**What you have to do**
Return a faithful copy of all the entries, omitting the images.

(Stored items)
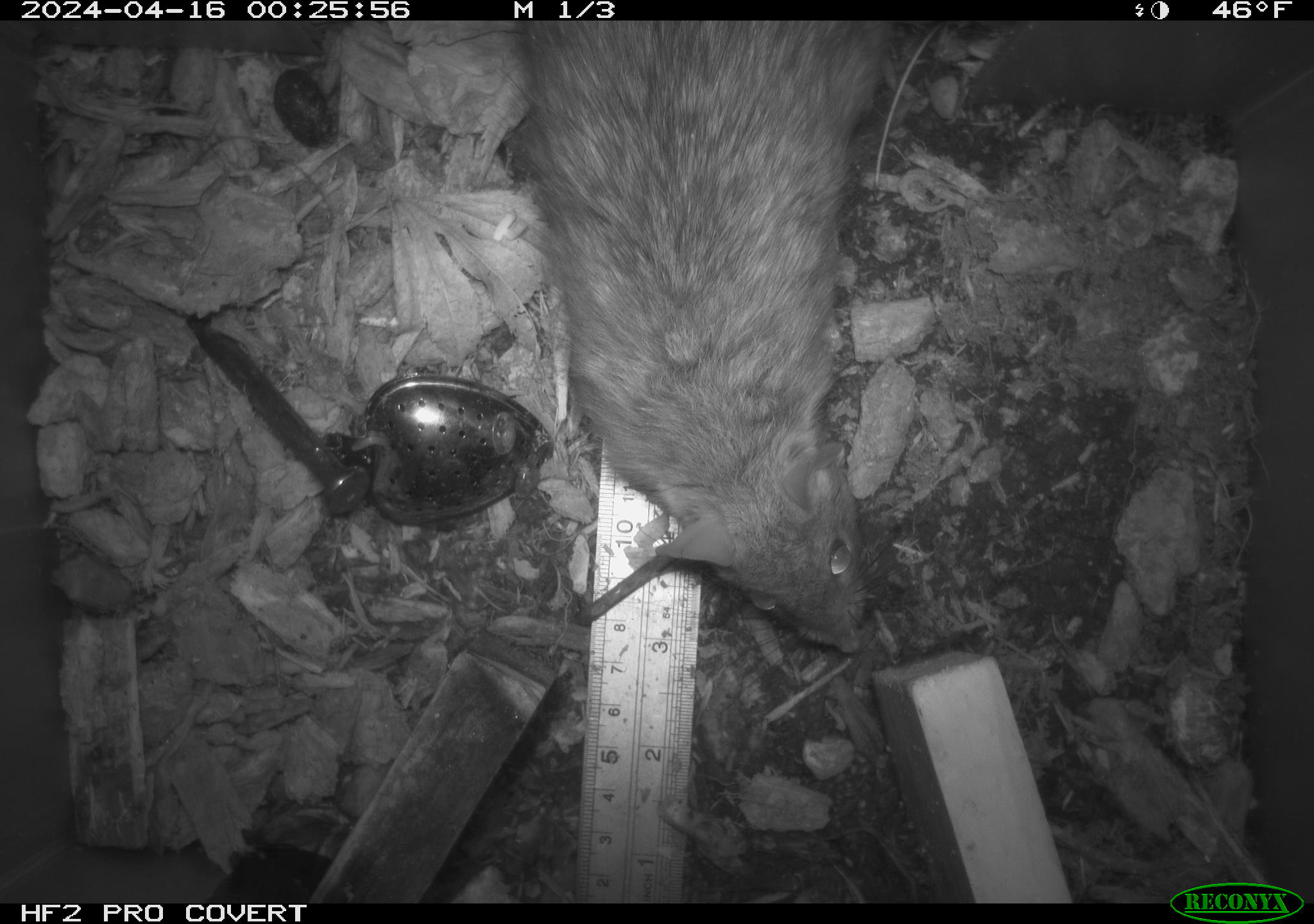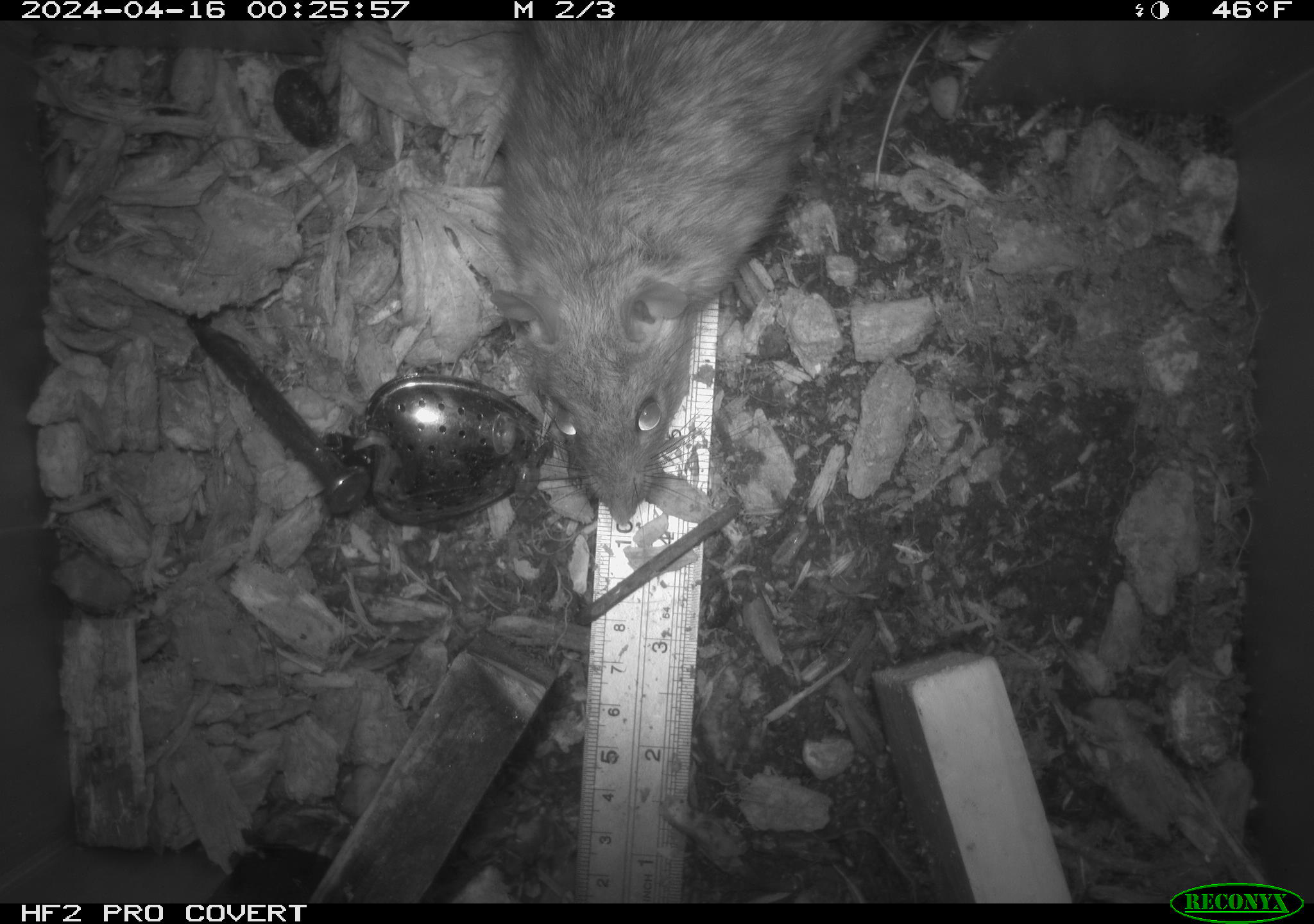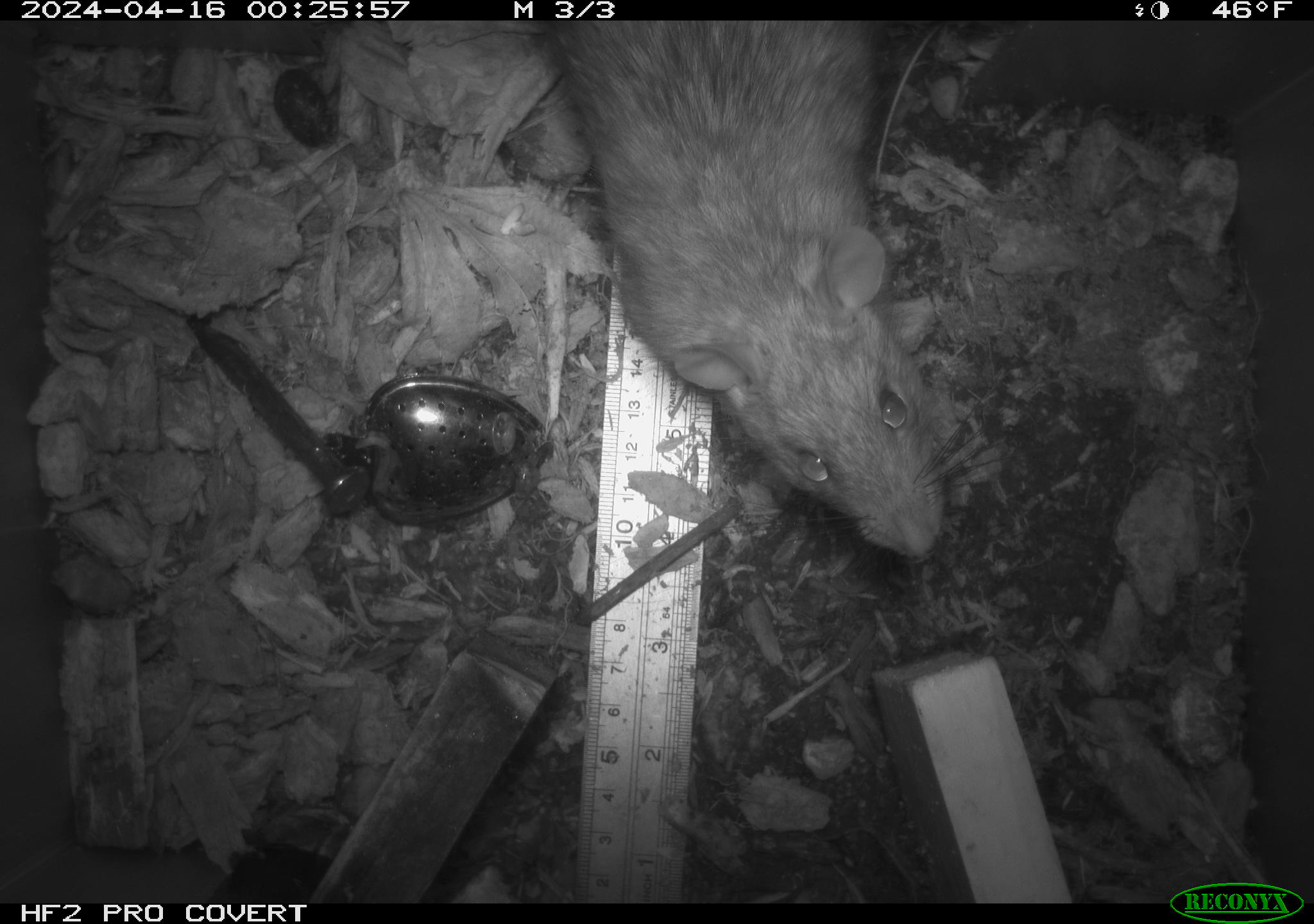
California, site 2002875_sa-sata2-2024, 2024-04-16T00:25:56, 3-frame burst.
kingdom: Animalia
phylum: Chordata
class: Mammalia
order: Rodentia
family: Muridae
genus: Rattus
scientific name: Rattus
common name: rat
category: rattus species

**Solution for this exercise**
California, site 2002875_sa-sata2-2024, 2024-04-16T00:25:56, 3-frame burst.
kingdom: Animalia
phylum: Chordata
class: Mammalia
order: Rodentia
family: Muridae
genus: Rattus
scientific name: Rattus
common name: rat
category: rattus species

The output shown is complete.